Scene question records
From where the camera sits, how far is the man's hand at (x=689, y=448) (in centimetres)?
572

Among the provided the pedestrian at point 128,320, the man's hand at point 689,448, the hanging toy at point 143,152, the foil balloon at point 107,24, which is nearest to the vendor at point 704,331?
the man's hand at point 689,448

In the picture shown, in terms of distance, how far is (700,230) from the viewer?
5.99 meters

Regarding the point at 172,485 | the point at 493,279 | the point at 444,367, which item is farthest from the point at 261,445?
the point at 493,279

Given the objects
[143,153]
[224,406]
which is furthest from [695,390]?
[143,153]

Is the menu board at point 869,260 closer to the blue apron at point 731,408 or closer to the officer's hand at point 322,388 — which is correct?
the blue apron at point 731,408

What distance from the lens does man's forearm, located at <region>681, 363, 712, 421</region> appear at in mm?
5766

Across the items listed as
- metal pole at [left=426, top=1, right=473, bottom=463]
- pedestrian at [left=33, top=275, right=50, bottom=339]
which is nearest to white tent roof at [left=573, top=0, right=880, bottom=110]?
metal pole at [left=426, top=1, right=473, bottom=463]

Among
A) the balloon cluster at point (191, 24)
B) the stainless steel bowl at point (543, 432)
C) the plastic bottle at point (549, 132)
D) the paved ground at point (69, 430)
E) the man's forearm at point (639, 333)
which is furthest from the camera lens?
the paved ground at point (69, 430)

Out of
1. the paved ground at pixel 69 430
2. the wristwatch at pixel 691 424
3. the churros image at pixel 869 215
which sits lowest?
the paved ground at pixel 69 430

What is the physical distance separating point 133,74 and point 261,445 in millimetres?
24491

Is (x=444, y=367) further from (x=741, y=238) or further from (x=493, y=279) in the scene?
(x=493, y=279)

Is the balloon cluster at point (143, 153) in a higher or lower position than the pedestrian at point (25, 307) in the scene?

• Short problem: Give back exactly the lines running from the line containing "What is the" through the end of the material above, both included, and nothing beyond them.

• Completed task:
What is the physical distance separating point 133,74 and point 261,445 in millimetres?
24491

Is (x=444, y=367) further from (x=741, y=238) or further from (x=493, y=279) in the scene?
(x=493, y=279)

Is the balloon cluster at point (143, 153) in a higher or lower position than the pedestrian at point (25, 307) in the scene?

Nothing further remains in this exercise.